In August 2018, DOJ released a training video aimed at educating tellers and other banking professions on how to spot financial elder abuse and report it. DOJ produced the ten-minute training video with assistance from the Wisconsin Bankers Association, Wisconsin Credit Union League, and members of the task force. The video details common red-flags that tellers in financial institutions should watch for when interacting with older adults who are often susceptible to financial exploitation.

“The Wisconsin Department of Financial Institutions joins with Attorney General Brad Schimel and all of the people from other agencies here today who are trying to limit and, ultimately, stop elder abuse,” according to DFI Deputy Secretary Jim Podewils. “One way is to get the word out to encourage everyone who interacts with our senior citizens to know the signs of abuse and report it.”

In October 2017, Attorney General Schimel expanded Dose of Reality, a statewide prevention campaign designed to raise awareness about prescription drug abuse and its effect on the opioid epidemic, to include resources and information unique to seniors and caregivers.

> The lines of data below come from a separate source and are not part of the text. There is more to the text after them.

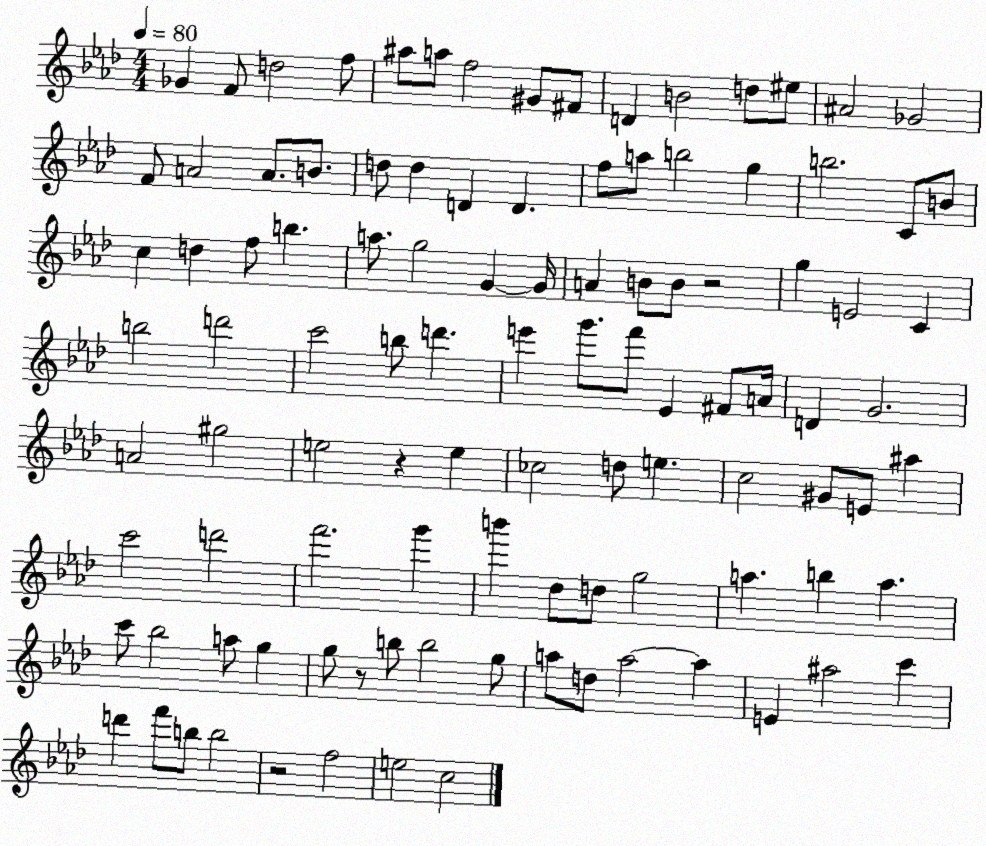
X:1
T:Untitled
M:4/4
L:1/4
K:Ab
_G F/2 d2 f/2 ^a/2 a/2 f2 ^G/2 ^F/2 D B2 d/2 ^e/2 ^A2 _G2 F/2 A2 A/2 B/2 d/2 d D D f/2 a/2 b2 g b2 C/2 B/2 c d f/2 b a/2 g2 G G/4 A B/2 B/2 z2 g E2 C b2 d'2 c'2 b/2 d' e' g'/2 f'/2 _E ^F/2 A/4 D G2 A2 ^g2 e2 z e _c2 d/2 e c2 ^G/2 E/2 ^a c'2 d'2 f'2 g' b' _d/2 d/2 g2 a b a c'/2 _b2 a/2 g g/2 z/2 b/2 b2 g/2 a/2 d/2 a2 a E ^a2 c' d' f'/2 b/2 b2 z2 f2 e2 c2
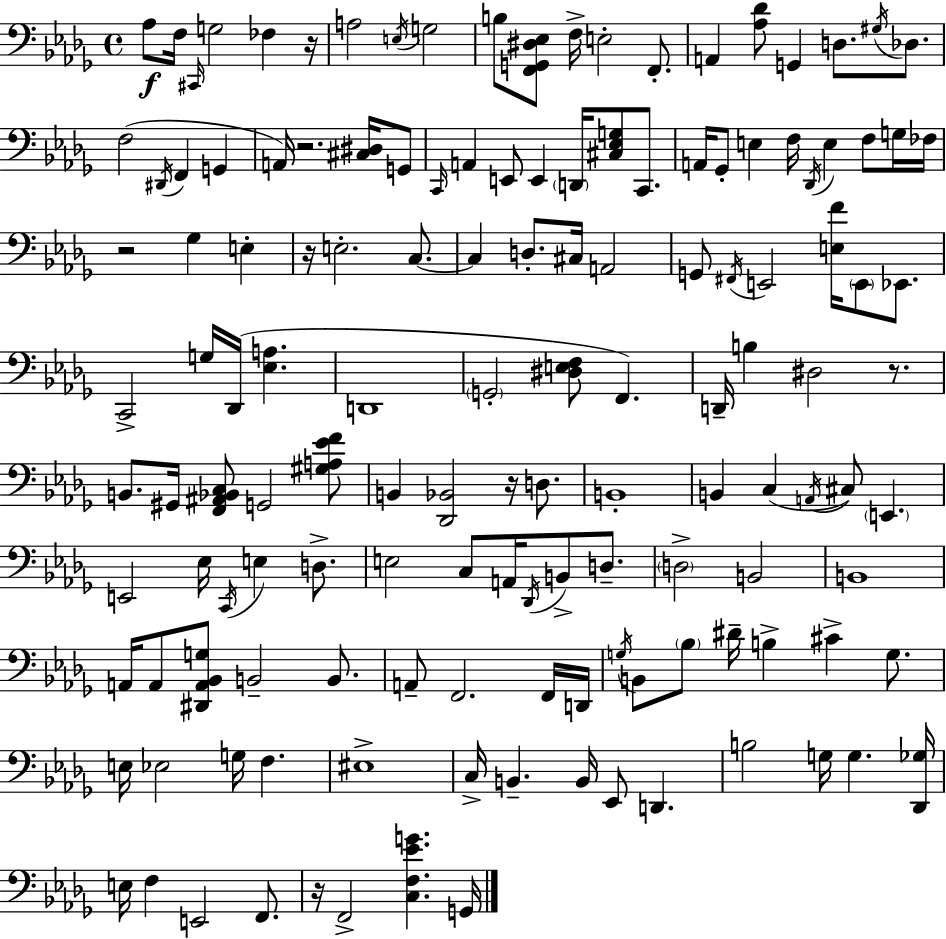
{
  \clef bass
  \time 4/4
  \defaultTimeSignature
  \key bes \minor
  aes8\f f16 \grace { cis,16 } g2 fes4 | r16 a2 \acciaccatura { e16 } g2 | b8 <f, g, dis ees>8 f16-> e2-. f,8.-. | a,4 <aes des'>8 g,4 d8. \acciaccatura { gis16 } | \break des8. f2( \acciaccatura { dis,16 } f,4 | g,4 a,16) r2. | <cis dis>16 g,8 \grace { c,16 } a,4 e,8 e,4 \parenthesize d,16 | <cis ees g>8 c,8. a,16 ges,8-. e4 f16 \acciaccatura { des,16 } e4 | \break f8 g16 fes16 r2 ges4 | e4-. r16 e2.-. | c8.~~ c4 d8.-. cis16 a,2 | g,8 \acciaccatura { fis,16 } e,2 | \break <e f'>16 \parenthesize e,8 ees,8. c,2-> g16 | des,16( <ees a>4. d,1 | \parenthesize g,2-. <dis e f>8 | f,4.) d,16-- b4 dis2 | \break r8. b,8. gis,16 <f, ais, bes, c>8 g,2 | <gis a ees' f'>8 b,4 <des, bes,>2 | r16 d8. b,1-. | b,4 c4( \acciaccatura { a,16 } | \break cis8) \parenthesize e,4. e,2 | ees16 \acciaccatura { c,16 } e4 d8.-> e2 | c8 a,16 \acciaccatura { des,16 } b,8-> d8.-- \parenthesize d2-> | b,2 b,1 | \break a,16 a,8 <dis, a, bes, g>8 b,2-- | b,8. a,8-- f,2. | f,16 d,16 \acciaccatura { g16 } b,8 \parenthesize bes8 dis'16-- | b4-> cis'4-> g8. e16 ees2 | \break g16 f4. eis1-> | c16-> b,4.-- | b,16 ees,8 d,4. b2 | g16 g4. <des, ges>16 e16 f4 | \break e,2 f,8. r16 f,2-> | <c f ees' g'>4. g,16 \bar "|."
}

The attorney general also started “Safe Seniors Camera Program,” a new pilot project in Brown, Outagamie, and Winnebago counties that allows Wisconsin residents, who suspect a caregiver is abusing their loved one, to use a covert camera to provide surveillance over someone who may have been harmed by a caregiver in their residence.

To report suspected financial, physical, emotional, or sexual abuse, please contact your county elder adult-at-risk agency or call 1-800-488-3780. If you witness an act of abuse, neglect, or exploitation that requires immediate attention, please call 911.

The task force is made up of representatives from DOJ, DHS, DFI, Wisconsin Department of Agriculture, Trade and Consumer Protection, Wisconsin State Legislature, law enforcement, Wisconsin Court System, Board on Aging and Long Term Care, Wisconsin Bankers Association, crime victim services, adult protective services, senior living facilities, and senior citizen advocacy organizations.

To learn more about elder abuse, go to

Additional Elder Abuse Facts and Statistics

  • In June 2018, DHS released the 2017 elder abuse and neglect report. From 2016 to 2017, total reported allegations of abuse, neglect, or financial exploitation in Wisconsin increased by 4.8%.[1]
  • In the same time period, alleged financial exploitation alone increased 17.5%.[2]
  • From 2001 to 2017, reported allegations of elder abuse, neglect, and exploitation and requests for information about elder abuse increased 160% in Wisconsin.[3]
  • By 2040, 18 counties in Wisconsin are projected to have at least 33% of their total population made up of individuals ages 65 and older. Three of these counties are estimated to reach 40%.[4]
  • Elder abuse is vastly underreported; only one in 44 cases of financial abuse is ever reported.[5]
  • Abused seniors are three times more likely to die than those who had not been abused and elder abuse victims are four times more likely to go into a nursing home.[6]
  • Almost one in ten financial abuse victims will turn to Medicaid as a direct result of their own monies being stolen from them.[7]
  • Elders lose nearly $35 billion annually to elder financial abuse.[8]
  • The impact of financial exploitation extends beyond just economic damage, with 954,000 seniors skipping meals due to the abuse.[9]
  • The direct medical costs of injuries are estimated to contribute more than $5.3 billion to the nation’s annual health expenditures.[10]